WHAT YOU ARE ASKED TO DO => Pick out every line in the data that contains the word "parked" and copy each of those lines.

SUPPLIED MATERIAL =>

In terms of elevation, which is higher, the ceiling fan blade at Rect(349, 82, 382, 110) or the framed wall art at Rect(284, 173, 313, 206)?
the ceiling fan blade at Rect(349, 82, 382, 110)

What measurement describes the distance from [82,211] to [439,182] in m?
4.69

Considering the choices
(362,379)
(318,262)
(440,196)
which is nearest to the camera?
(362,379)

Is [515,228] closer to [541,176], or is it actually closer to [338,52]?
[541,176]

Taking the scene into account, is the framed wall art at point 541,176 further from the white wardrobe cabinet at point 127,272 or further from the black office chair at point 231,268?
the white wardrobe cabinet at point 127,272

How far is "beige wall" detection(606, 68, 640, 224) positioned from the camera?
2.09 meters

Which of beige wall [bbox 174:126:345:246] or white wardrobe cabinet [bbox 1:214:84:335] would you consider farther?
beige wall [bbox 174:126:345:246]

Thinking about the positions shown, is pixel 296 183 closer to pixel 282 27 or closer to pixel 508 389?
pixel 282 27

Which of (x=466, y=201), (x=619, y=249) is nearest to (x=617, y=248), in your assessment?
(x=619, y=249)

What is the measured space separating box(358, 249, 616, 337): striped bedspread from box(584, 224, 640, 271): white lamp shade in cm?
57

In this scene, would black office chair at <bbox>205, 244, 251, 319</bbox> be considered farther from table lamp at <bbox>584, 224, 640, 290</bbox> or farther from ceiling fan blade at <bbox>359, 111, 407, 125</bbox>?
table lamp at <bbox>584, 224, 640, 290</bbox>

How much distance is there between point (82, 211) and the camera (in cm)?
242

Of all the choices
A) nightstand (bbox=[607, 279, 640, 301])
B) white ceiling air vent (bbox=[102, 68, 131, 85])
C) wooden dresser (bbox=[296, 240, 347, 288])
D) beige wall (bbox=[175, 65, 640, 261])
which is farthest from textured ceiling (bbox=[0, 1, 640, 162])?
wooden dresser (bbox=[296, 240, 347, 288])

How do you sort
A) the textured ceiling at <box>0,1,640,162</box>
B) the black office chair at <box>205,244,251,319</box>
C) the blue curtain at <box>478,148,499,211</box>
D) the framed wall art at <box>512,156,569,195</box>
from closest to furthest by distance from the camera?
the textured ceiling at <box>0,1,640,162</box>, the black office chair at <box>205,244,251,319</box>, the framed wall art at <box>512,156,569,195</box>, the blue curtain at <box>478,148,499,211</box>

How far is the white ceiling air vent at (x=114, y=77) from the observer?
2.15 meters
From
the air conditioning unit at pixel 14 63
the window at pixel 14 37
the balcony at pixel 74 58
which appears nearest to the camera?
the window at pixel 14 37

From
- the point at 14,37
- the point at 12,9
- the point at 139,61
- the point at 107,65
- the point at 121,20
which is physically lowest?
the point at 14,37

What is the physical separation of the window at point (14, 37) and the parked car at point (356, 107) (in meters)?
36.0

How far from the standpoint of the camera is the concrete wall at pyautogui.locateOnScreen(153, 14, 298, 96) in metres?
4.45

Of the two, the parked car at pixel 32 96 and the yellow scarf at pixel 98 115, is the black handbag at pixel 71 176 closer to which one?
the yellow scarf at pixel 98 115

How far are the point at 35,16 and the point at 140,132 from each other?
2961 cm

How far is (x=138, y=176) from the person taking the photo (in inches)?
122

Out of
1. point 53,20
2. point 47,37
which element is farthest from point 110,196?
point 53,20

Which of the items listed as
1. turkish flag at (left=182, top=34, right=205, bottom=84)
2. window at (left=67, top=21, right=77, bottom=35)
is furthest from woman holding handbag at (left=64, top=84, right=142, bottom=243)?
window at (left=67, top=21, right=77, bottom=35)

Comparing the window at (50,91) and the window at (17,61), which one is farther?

SOLVED PROBLEM =>
What is the physical separation of the window at point (14, 37) and the parked car at point (356, 107) (in meters)?
Of the two, the parked car at pixel 32 96 and the yellow scarf at pixel 98 115, is the black handbag at pixel 71 176 closer to which one?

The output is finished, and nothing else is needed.